* _Tarefa_:
Responda a estas perguntas com base no texto sobre o direito de preferência do senhorio:
1. Que artigo do RAU concede ao senhorio o direito de preferência?
2. Segundo o artigo 26º do Código das Sociedades Comerciais, até que momento devem ser realizadas as entradas em espécie?
3. Quem suporta as custas?

== Texto de origem

Como escreve Paulo Olavo Cunha ( Direito das Sociedades Comerciais, pág. 196, ao distinguir as duas formas de entradas, “as entradas em espécie (arts. 25º e 18º [do Código das Sociedades Comerciais] ) são constituídas por créditos ou outros bens ou valores realizáveis em dinheiro” . Esta característica é naturalmente imposta pela exigência de que os bens com que o sócio compõe a respetiva entrada sejam penhoráveis (artigo 20º, alínea a), do Código das Sociedades Comerciais); aliás, a realização da entrada em espécie mediante a transferência de um estabelecimento comercial figura entre os exemplos que apresenta.

Não corresponde à realidade a decomposição da operação de entrada nos atos descritos pelos recorrentes. Essa decomposição, aliás, conduziria à anulação da distinção entre entrada em dinheiro e entrada em espécie

7. O direito de preferência concedido ao senhorio pelo artigo 116º do RAU não abrange, pois, a hipótese de o trespasse do estabelecimento ter sido efetuado como forma de realização da entrada de um sócio numa sociedade por quotas , sendo essa a forma de realização da entrada originariamente convencionada.
Diferente seria a hipótese de a transferência do estabelecimento ter sido aceite pela sociedade como dação em cumprimento , em substituição de uma obrigação originariamente assumida como de entrada em dinheiro (cfr. nº 2 do artigo 27º do Código das Sociedades Comerciais); note-se que só esta hipótese merece consideração, porque as entradas em espécie “devem ser realizadas até ao momento da celebração do contrato de sociedade” (artigo 26º do Código).

Como escrevem Pires de Lima e Antunes Varela (Código Civil citado, vol. III, 2ª ed., Coimbra, 1984, anotação ao artigo 1409º do Código Civil, “não pode qualificar-se como venda, nem como dação em cumprimento, a realização, pelo sócio de uma sociedade, do valor da sua quota no capital social com uma coisa sujeita a prelação. trata-se de um negócio diferente, que em caso algum possibilita o exercício do direito de preferência” . Basta pensar que a contrapartida é a participação no capital social; e que essa aquisição não pode resultar da substituição do senhorio à sociedade adquirente do estabelecimento. A afirmação de que o senhorio pode renunciar à qualidade de sócio, feita pelos recorrentes, demonstra a impossibilidade de funcionamento do mecanismo da preferência.


8. Assim, nega-se provimento ao recurso. Custas pelos recorrentes.

====
== Dados fornecidos

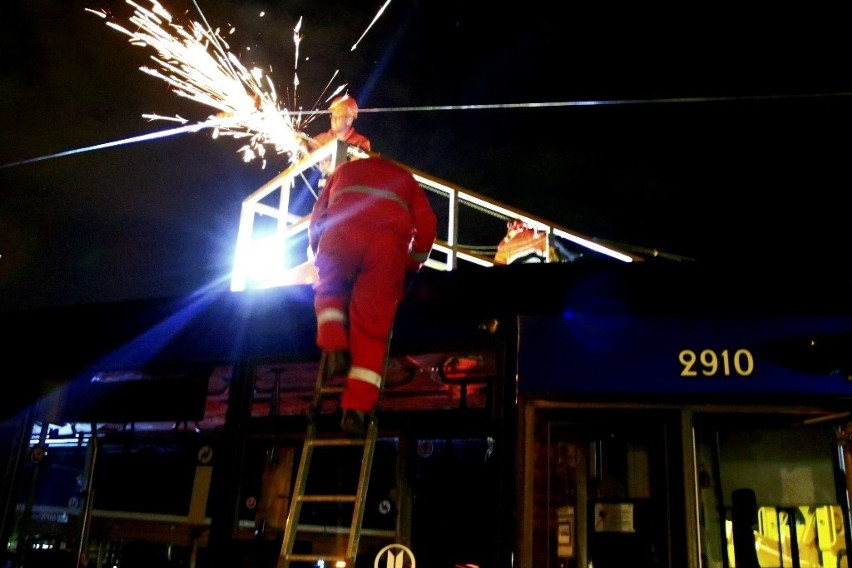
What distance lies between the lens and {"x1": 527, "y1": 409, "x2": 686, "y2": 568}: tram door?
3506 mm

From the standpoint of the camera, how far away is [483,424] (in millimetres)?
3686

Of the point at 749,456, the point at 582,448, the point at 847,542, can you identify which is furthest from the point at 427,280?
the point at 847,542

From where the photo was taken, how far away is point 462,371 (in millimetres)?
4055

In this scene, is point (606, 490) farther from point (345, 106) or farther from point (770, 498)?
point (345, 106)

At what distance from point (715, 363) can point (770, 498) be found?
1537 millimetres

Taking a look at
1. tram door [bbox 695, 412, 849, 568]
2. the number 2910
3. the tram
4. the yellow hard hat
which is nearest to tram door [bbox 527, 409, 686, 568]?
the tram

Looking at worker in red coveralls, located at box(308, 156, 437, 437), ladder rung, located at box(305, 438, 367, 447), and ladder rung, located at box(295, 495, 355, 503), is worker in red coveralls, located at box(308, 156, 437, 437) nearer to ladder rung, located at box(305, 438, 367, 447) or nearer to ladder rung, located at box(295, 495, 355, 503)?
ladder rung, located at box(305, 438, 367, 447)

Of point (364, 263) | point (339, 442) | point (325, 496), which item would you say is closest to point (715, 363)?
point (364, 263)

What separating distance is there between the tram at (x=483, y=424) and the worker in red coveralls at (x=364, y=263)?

====

* _Resultado do exercício_:
1. O artigo 116º.
2. Até ao momento da celebração do contrato de sociedade.
3. Os recorrentes.